Each case study reveals how well-trodden American tropes of “meritocracy” and “rugged individualism” have served as sneaky myths covering up the real workings of white male supremacist power and oppression, reinforcing the false image of white American men as supermasculine heroes while blaming marginalized groups for their own dispossession and dehumanization. Mediocre begins with a chapter devoted to analyzing the genocidal bloodlust and wild exaggerations that white men have infused into the figure of the American cowboy. Grandiose tall tales of dominating and killing Indigenous people, told by the likes of Buffalo Bill (William Cody) to public fanfare and profit, elevated mediocre white men’s sense of themselves as virile, manly conquerors and securers of a white future on land they’d invaded. Oluo brilliantly and seamlessly connects white men’s entitled, bloody (and in reality much more mediocre than popularly depicted) Wild West past with current white male supremacist militia movements.

This includes the 2014 Bundy standoff in Bunkerville, Nevada. It also includes similar events in 2015, when Ammon Bundy—whose father’s ranch was the setting for the Bunkerville standoff—led an occupation of Oregon’s Malheur National Wildlife Refuge in protest of the treatment of two local ranchers, Dwight and Steven Hammond, who had been convicted in 2012 of arson (and later pardoned by Donald Trump) for setting fires on federal land. Another chapter focuses on the transformation of higher education from an elite playground for wealthy, well-connected young white men to an environment that people of color and white women, in particular, have increasingly fought their way into. While mediocre white men of privilege had for generations used college to forge social networks with the sons of other elite families and inherit their combined political power, argues Oluo, they’ve now increasingly found themselves competing against people they’d long considered inferior. Consequently, right-wing attacks on higher education have sprung up. Yet despite these right-wing attacks on colleges and universities as bastions for Marxist, America-hating radicals (read: environments that challenge the assumptions of white male mediocrity), Oluo reminds us: “Higher education is not the racial utopia that Republicans are scared of…[it] is a white supremacist system at its core, like all our other systems are.”

One key aspect of white male mediocrity, argues Oluo, is the consistent reliance on the labor of people of color for white people to survive and thrive in the United States. This dynamic was established in the beginning, when Indigenous people helped white colonizers avoid starvation by teaching them how to cultivate the land. And it continued through white dependence on Black bodies to generate white wealth, first in the antebellum South and later in the industrial cities of the North, fueled by simmering anti-Black resentment and devastating mob violence. Oluo’s final chapter on the racial politics of college football and the NFL is a sobering deep-dive into the ongoing power relations involved in older, white, male control of younger Black men’s bodies. But white male mediocrity hasn’t relied only on exploiting the labor of people of color to uphold the myth of its own superiority—white men have also relied on strategically blocking white women from paid employment. Oluo tracks this history through the first half of the 20th century.

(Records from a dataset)
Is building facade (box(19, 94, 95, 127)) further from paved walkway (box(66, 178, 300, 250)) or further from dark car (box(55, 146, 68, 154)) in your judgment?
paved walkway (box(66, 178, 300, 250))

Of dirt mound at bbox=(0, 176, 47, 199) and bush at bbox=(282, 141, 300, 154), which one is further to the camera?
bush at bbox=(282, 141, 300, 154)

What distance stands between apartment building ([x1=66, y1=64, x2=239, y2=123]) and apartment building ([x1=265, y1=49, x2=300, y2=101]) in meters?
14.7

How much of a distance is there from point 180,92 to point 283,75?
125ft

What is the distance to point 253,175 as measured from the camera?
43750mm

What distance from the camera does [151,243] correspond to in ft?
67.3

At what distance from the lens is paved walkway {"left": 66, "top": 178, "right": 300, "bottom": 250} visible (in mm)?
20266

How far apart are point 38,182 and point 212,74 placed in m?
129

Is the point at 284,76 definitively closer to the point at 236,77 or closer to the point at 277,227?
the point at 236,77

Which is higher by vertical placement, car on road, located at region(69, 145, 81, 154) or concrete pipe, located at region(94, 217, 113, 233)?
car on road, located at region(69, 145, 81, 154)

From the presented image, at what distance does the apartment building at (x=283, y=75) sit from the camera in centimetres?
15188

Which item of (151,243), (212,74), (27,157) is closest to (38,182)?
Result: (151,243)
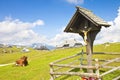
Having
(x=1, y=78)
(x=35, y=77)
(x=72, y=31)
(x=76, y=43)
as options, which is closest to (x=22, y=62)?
(x=1, y=78)

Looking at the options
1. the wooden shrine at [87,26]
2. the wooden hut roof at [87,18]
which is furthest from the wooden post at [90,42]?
the wooden hut roof at [87,18]

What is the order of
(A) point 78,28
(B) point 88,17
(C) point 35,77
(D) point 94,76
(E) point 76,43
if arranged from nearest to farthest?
(D) point 94,76, (B) point 88,17, (A) point 78,28, (C) point 35,77, (E) point 76,43

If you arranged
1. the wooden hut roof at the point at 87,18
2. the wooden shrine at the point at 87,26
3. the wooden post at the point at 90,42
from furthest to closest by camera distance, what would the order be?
the wooden post at the point at 90,42, the wooden shrine at the point at 87,26, the wooden hut roof at the point at 87,18

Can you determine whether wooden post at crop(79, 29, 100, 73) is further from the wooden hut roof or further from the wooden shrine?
the wooden hut roof

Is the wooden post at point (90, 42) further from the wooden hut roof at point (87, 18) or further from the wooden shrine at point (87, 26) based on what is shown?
the wooden hut roof at point (87, 18)

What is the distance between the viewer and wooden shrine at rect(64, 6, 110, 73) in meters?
16.9

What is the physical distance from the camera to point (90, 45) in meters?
17.4

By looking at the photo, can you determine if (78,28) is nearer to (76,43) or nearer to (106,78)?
(106,78)

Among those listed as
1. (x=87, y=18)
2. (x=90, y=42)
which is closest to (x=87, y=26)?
(x=87, y=18)

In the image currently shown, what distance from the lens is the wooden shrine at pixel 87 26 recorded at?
55.5ft

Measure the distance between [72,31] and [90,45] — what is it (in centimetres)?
195

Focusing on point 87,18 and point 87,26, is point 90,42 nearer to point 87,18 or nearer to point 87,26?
point 87,26

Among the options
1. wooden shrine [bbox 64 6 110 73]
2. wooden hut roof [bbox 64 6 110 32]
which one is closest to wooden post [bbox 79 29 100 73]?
wooden shrine [bbox 64 6 110 73]

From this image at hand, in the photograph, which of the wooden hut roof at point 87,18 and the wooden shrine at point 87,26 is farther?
the wooden shrine at point 87,26
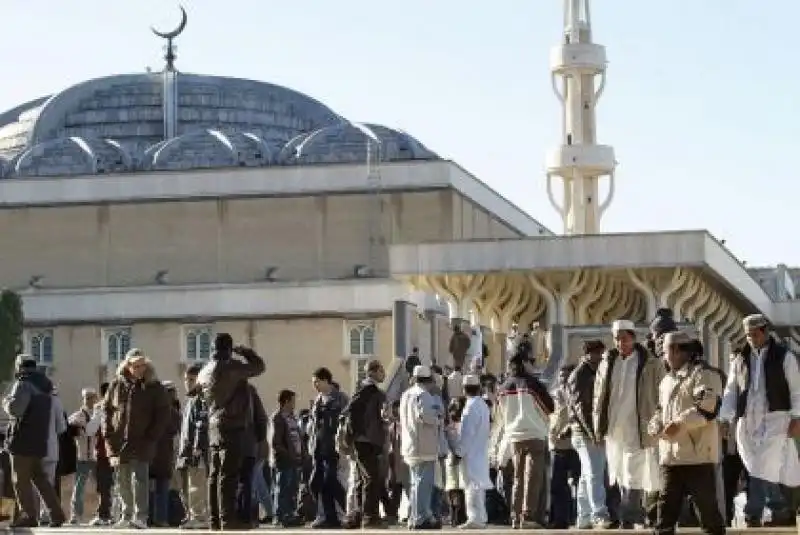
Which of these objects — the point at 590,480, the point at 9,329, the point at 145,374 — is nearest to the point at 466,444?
the point at 590,480

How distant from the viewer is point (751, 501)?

TASKS TO CARRY OUT
[a] Name every person the review of Mediocre refers to by name.
[b] According to the review of Mediocre, what crime were Dwight and Steven Hammond convicted of in 2012?
[c] Summarize the review of Mediocre in two sentences.

COMPLETE ANSWERS
[a] Buffalo Bill (William Cody), Oluo, Ammon Bundy, Dwight Hammond, Steven Hammond, and Donald Trump.

[b] Arson, for setting fires on federal land.

[c] The review describes how Oluo's Mediocre uses case studies such as the American cowboy, higher education, and college football and the NFL to show that tropes of "meritocracy" and "rugged individualism" have hidden the workings of white male supremacist power. Oluo also argues that white male mediocrity has relied on the labor of people of color and on blocking white women from paid employment.